Mit vollem Bewußtsein und frohem, herzlichen Bejahen und mit seinem treuen Eigensinn (pflanzt) legt er das Samenkorn in Deinen Schoß, den Schoß meiner geliebten [Hilde]; mit seiner Liebe umhüllt und schützt er sie beide wachsam und liebreich: Mutter und Kindlein; und mit der Mutter gemeinsam trägt und formt er das Kindlein. Herzliebes!! Ich fühle es, es ist die Krönung auch meiner Liebe zu Dir – Du!! Du!!!

 

 

Du hast leis und doch eindringlich auf diese Krönung schon immer hingewiesen!! Herzlieb, so ist die Liebe, so sind wir einander richtig Lehrmeister und Erzieher zur großen, reifen, tiefen Liebe geworden. Und wir wollen gar nicht mehr eifersüchtig um die den größeren Anteil rechten.

 

 

Herzlieb, Du!!! Wenn Du mir sagst, daß ich Dir geholfen habe zur Reife, geholfen habe, Deine Liebe zu vertiefen und zu wandeln, so will ich daraus nur froh und dankbar und glücklich erkennen, daß auch von meiner Liebe Kraft ausging, daß ich den [W]eg fa[nd] zu Deine[m] Herzen, daß ich Dich nun ganz richtig lieb habe. Du!!! [Da]s macht mich doch so glücklich!!! Und Dich auch? Du!! Du!!! Ich habe Dich so lieb!

 

 

Weißt, worüber ich mich ganz sehr freue? Über das eine der Bilder, die Du mir beilegtest, über das gelungene.

 

Du! Du!!!! Mein ganz ganz liebes langes „Packl“, mein Bübchen, so grad zum Drücken uns Umfassen, das Köpfchen ein bissel zu klein für die Länge grade wie beim Hubo – Du!! Du!!! Ich habe Dich so lieb!!!!! Aber weißt – das Bild muß eigentlich unter Zensur – das Weibel im Hösel, das ist ein Bild eigentlich nur für das Mannerli! Du!! [*] Dieser Schnitt ist für die Öffentlichkeit, das ist nicht ohne tieferen Sinn, [**] der ist bloß fürs Mannerli, wenn es gut gefolgt hat, ja? Du!!! Na! Die überzeichnete Länge wird den fremden Betrachter leicht etwas schrecken, (so [']ne Bohnenstange!) – Dein Dickerle kennt die Maße schon besser – und daß sein liebes Packl auch lang und langweilig (weißt, worauf ich anspiele? karg im Ausdruck) ist, daß macht es ihm ja nur viel lieber! Braucht doch mein Herzlieb gar keine Leiter, und die Herzel und alles paßt doch viel besser zusammen! Du!!! Du!!!!!

 

 

Du!! Von dem Bravsein in Kamenz und von etlichem anderen rede ich morgen. Dem Hubo ein Hösel zum rumsitzen? Du!! Was soll das wohl bedeuten?

 

Ich muß nun schließen, Herzlieb! Ich lasse Deine Hand nicht los! Ich nehme sie mit ins Bettlein, und mit Ihr schlafe ich ein, so froh und glücklich! Gott behüte Dich! Herzlieb! Er führe uns recht, recht bald zusammen zur gemeinsamen Lebensfahrt!

 

Werd[ bald wieder gesund, mein liebes, liebes Bübchen! Hast so lieb meiner gedacht immer und fein Brav! [sic] Du!! Sei herzlich, herzlich bedankt.

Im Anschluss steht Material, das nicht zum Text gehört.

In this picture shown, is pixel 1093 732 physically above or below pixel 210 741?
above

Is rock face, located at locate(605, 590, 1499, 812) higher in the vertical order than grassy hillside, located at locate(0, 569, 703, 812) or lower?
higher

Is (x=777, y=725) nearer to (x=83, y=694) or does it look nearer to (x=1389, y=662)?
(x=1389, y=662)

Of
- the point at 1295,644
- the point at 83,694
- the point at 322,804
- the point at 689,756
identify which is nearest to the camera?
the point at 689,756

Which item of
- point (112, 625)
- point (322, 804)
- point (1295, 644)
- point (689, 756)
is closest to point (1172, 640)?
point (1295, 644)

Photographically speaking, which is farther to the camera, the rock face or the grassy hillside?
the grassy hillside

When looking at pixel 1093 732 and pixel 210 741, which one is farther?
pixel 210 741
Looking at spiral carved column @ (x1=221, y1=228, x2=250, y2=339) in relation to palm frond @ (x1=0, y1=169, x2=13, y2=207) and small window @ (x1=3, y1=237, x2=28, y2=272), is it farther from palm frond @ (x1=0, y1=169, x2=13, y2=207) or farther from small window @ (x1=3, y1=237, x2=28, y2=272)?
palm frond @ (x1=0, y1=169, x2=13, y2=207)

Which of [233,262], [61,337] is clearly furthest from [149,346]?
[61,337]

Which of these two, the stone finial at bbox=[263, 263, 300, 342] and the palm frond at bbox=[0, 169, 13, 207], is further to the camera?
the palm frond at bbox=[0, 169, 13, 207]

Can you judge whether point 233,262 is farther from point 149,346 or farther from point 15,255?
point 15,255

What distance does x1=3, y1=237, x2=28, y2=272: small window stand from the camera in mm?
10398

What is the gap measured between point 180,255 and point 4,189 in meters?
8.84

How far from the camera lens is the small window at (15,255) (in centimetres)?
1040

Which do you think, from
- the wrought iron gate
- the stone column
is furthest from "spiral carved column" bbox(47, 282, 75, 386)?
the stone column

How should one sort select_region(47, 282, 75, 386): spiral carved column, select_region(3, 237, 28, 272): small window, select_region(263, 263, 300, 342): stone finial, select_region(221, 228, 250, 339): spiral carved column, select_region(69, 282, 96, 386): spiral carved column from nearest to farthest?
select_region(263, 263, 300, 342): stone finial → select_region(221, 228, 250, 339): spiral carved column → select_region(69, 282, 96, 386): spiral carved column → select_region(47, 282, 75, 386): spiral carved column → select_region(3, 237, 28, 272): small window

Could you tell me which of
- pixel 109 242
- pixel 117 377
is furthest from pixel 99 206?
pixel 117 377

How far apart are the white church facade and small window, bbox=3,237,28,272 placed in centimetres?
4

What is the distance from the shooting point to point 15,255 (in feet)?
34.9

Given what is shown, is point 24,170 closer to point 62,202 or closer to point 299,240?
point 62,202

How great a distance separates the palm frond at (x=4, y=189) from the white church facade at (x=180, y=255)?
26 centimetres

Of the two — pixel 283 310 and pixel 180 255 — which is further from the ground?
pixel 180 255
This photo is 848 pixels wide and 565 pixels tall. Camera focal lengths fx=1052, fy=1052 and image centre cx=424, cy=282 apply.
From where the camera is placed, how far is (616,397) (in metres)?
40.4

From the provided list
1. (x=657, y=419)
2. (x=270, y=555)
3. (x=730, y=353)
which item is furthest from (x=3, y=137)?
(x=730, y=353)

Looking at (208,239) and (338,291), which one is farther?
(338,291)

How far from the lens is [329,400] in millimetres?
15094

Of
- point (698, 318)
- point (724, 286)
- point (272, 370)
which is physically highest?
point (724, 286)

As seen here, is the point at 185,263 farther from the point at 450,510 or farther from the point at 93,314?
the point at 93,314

Du!! Deine große, tiefe Liebe ist immer um mich, sie erfüllt mich mit Freude, Wärme und Sonne. Du! Fein geduldig ausharren wollen wir miteinander. Herzlieb! Bald, bald komme ich zu Dir!!! Ich hoffe, ich will es so sehnlich! Gott segne es!

 

 

Du!! Ich küsse Dich! Ich herze Dich! Ich liebe, liebe Dich! Meine liebe, liebste, herzallerliebste [Hilde]!! Geliebte, Holde mein!!!!!! Ich bin Dein Hubo! Dein Dickerle! Dein [Roland]! Ganz lieb und treu

 

Dein [Roland]!!! Du!!!!!!!

 

 

Bitte grüße die lieben Eltern! [***]

 

[* = Strichzeichnung von Rockfigur]

[** = Strichzeichnung von weiblicher Hosenfigur]

[*** = seitwärts am Rande geschrieben]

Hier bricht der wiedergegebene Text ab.